> _Passage shown_
⟨

On my law school graduation ring, the artist who designed and made it put lightening bolts. He told me it was to remind me to live each day as though it were my last, for we never know when death might come.
He could not read, write or do math despite a federal education. He was an intelligent enough man. He had the misfortune to be an American Indian during his childhood.
He is Navajo. He might be ten years older than me. The federal government school he was forced to attend didn't feel that Indians needed to know such lofty concepts as the Three Rs that were taught to other American children.
Instead, he was trained to be a janitor. That was the limit of the American Dream he was allowed to dare to hope for.
From the 1870s through the 1970s, the U.S. government ran boarding schools where American Indian children were forcibly removed from their parents and tribes and sent to boarding schools, often hundreds of miles from home. Parents were not allowed to visit their children in school or see them other than school breaks.
The schools were part of the shameful assimilationist period of federal American Indian policy. With great disdain for American Indians or their civil rights, Henry Ward Beecher summarized the goal of the schools as:
"The common schools are the stomachs of the country in which all people that come to us are assimilated within a generation. When a lion eats an ox, the lion does not become an ox, but the ox becomes a lion."
The boarding schools were designed to strip Indian children completely of their culture and Indian appearance. Thus the motto, "Kill the Indian, Save the Child". Children were punished for speaking in their native language, practicing their culture and even their appearance was forcibly changed to make them appear more white.

⟩

> _Recorded data_
⟨

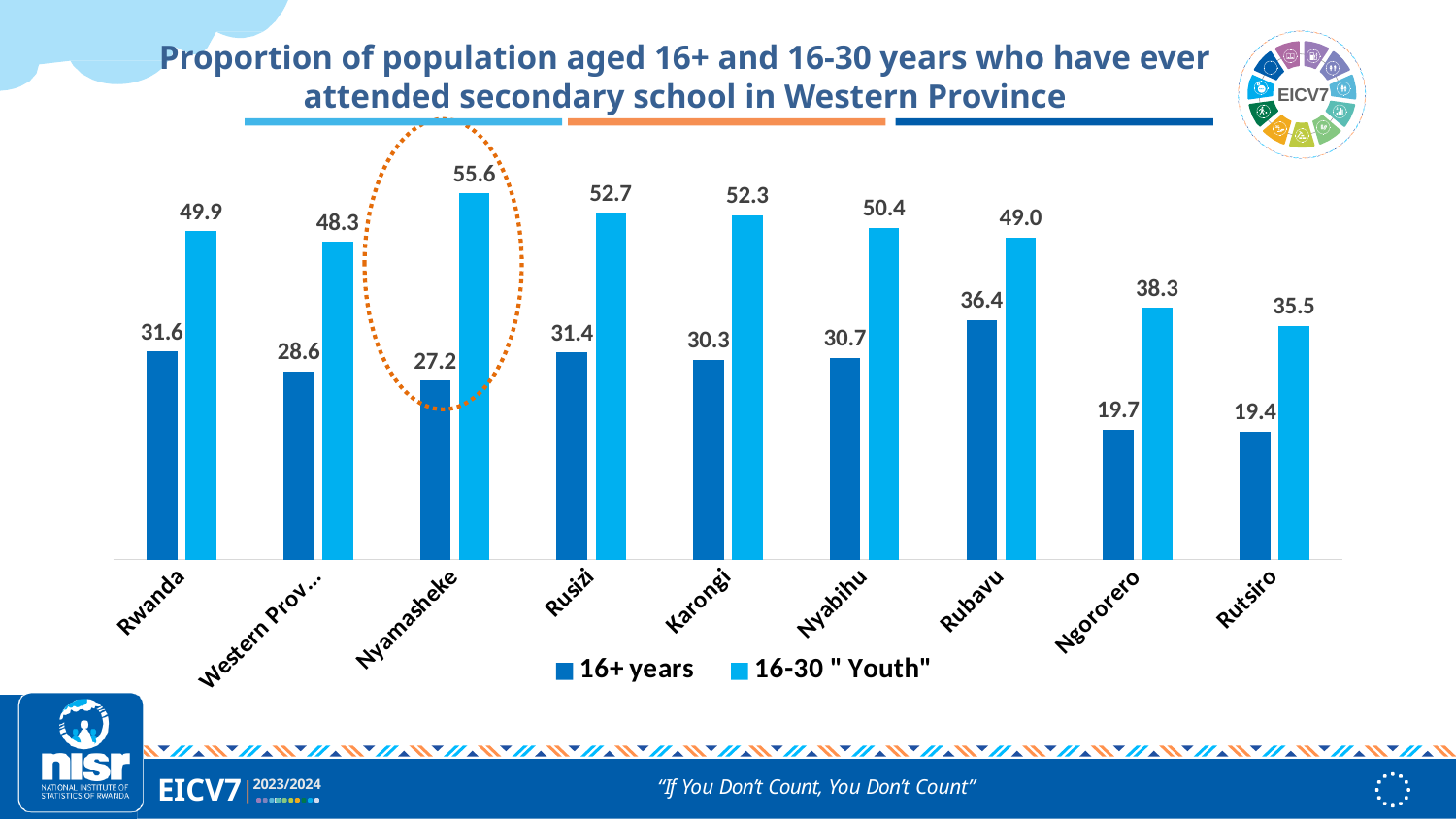
What kind of chart is shown on the slide? Bar chart Which category is highlighted with a dotted orange oval on the chart? Nyamasheke What is the value for Nyamasheke in the 16-30 "Youth" series? 55.6 How many series does the legend list? 2 How many categories are shown on the x axis? 9 What is the value for Rutsiro in the 16-30 "Youth" series? 35.5 Which category has the lowest value in the 16+ years series? Rutsiro Which category has the highest value in the 16-30 "Youth" series? Nyamasheke What is the value for Rubavu in the 16+ years series? 36.4 What is the difference between the 16+ years values for Ngororero and Rutsiro? 0.3 What is the difference between the 16-30 "Youth" value and the 16+ years value for Nyamasheke? 28.4 Which is larger: the 16+ years value for Rwanda or the 16+ years value for Rusizi? Rwanda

⟩

> _Work request_
According to the passage on American Indian boarding schools, over what span of time did the U.S. government run these schools? The listing plays no part in this work.

> _Answer to the exercise_
From the 1870s through the 1970s.